Distiller: Hikari Loftus
Drink: Kava

The Night Guest
by Fiona McFarlane
Faber&Faber (October 1, 2013)
241 pages

I'll tell you one thing, this book made me livid! Not only livid, but extremely sad. If I were to point out only one thing that McFarlane does well in this book, it would be how her novel is capable of producing real emotion. The kind of emotion that stays with you for awhile and prompts you to make changes in your own life. 

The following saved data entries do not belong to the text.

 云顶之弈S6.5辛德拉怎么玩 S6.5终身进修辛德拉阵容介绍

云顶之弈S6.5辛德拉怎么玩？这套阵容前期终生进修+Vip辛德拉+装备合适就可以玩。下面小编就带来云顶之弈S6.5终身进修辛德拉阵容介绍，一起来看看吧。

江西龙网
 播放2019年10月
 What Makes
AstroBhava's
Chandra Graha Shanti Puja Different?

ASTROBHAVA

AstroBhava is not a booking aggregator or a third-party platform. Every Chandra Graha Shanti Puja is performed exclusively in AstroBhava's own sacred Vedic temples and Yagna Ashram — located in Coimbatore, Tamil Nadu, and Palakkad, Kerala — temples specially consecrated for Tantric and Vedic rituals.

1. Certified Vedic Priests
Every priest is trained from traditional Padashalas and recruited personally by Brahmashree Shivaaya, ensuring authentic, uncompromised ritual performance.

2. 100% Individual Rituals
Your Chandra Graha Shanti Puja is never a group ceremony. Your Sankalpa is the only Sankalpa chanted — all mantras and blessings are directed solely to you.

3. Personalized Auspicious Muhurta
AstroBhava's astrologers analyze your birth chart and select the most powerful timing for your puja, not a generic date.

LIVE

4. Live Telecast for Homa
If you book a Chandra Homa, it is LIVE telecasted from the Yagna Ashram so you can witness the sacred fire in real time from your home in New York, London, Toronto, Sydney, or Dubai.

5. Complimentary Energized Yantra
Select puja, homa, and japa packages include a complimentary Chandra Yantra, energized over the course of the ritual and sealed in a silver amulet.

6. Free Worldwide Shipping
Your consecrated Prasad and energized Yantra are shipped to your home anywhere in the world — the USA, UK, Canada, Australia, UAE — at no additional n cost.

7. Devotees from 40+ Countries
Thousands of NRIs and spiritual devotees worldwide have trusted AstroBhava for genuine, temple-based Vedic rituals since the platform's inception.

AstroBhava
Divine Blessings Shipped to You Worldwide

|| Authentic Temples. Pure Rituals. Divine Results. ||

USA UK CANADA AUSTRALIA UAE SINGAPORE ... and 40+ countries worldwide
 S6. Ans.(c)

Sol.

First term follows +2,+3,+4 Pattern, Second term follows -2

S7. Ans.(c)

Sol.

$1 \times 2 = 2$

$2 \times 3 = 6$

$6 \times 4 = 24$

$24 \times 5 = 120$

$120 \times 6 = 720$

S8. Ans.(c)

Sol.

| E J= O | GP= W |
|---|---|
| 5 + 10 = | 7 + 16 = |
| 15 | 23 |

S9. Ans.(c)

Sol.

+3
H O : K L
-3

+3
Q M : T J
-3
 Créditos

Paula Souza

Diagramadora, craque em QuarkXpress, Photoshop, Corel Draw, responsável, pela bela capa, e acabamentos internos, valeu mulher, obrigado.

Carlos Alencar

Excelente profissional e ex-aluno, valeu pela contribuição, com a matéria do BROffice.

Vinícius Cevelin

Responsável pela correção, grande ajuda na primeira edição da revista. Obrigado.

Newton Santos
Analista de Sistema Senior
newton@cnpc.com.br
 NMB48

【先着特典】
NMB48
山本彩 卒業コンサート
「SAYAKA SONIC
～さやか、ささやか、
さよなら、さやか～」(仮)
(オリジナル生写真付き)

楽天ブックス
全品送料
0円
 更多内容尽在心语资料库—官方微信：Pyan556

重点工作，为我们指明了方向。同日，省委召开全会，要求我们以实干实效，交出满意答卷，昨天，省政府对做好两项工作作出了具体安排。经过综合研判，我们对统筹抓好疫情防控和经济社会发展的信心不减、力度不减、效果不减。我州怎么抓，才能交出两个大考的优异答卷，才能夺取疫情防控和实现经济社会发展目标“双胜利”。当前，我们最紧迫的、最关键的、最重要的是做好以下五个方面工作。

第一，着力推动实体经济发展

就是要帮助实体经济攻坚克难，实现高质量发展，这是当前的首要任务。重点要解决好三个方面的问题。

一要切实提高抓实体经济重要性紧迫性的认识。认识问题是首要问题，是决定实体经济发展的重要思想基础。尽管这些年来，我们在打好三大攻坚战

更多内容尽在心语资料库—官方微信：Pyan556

Maybe it's because of her subject. 

Eighty year old Ruth lives alone in a house by the sea. It has not been very long since her husband quite literally dropped dead from a pulmonary embolism. Her two sons do not live close (one all the way in Hong Kong!) and though they check in on her with phone calls and visits at Christmas, they have no possible way of knowing how their mother is really doing. 

Then the tiger comes. 

He comes in the night, prowling around the lounge room. Ruth can sense him, hear him sniffing around, pacing...but she is too afraid to go see for herself. She can feel the dense heat of the jungle occupying her home, smell the animal smell, but never sees the tiger himself. So the tiger becomes a mystery. Disappearing by day, and reappearing every now and again in the evening. 

Then Frida arrives. A giant of a woman, sent by the government to be her carer. Initially, Frida only spends a few hours each morning in Ruth's home. But slowly, as the weeks pass, she remains longer and longer, until she finally moves in. All the while, we get the impression that Ruth's memory/sanity is deteriorating. Though it's hard to be sure at first if it is actually happening, or if Frida is only saying it is happening. 

Between the day to day with Frida and Ruth, McFarlane takes us through Ruth's childhood and life memories. I enjoyed the flashbacks very much. It is the flashbacks that help develop Ruth's character so well. I felt like the character development was excellent all around. 

There is SO much I'd love to discuss about this book, but saying too much more would threaten to ruin the story. I'll just say that McFarlane really did her set up well. When everything came together (or fell apart??) at the end of the novel, all the information fell together with perfect clarity. Things that you had begun to suspect during the journey finally become clear. (and you will be LIVID and sad and moved to change.)

Since I have never been eighty, and have never been particularly close with anyone of that age, I can't say that McFarlane's account from an eighty year old woman's point of view is accurate. But it feels right or realistic. I feel like she captured something really authentic in her writing of Ruth and Ruth's thoughts and decisions. 

The only thing that really confused me was the tiger. He makes an appearance in the beginning of the book, and then doesn't come back into the story until about half way. THEN you just can't be sure if he's real or not. It doesn't quite make sense. I mean, there are a couple times when Frida confronts and fights the tiger. But it still doesn't really make sense. It feels so out of place and random. In conclusion, I think the tiger is Ruth's own senses, or mental warning. I think...

Really, if you read this book, email me so we can swap ideas on the tiger and how everything goes down. 

I chose Kava for the drink with this book. Ruth grew up in Fiji. Her father a doctor, her mother a nurse, were missionaries in Fiji, working in a clinic. Fiji comes up constantly in The Night Guest so I looked up drinks that were particularly Fijian. Turns out Kava is their national drink, and though it's not particularly delicious, it's tradition and important for visitors to try it at least once. Kava sounds like it's not pleasant, so I think one gulp would prove symbolic and appropriate for The Night Guest.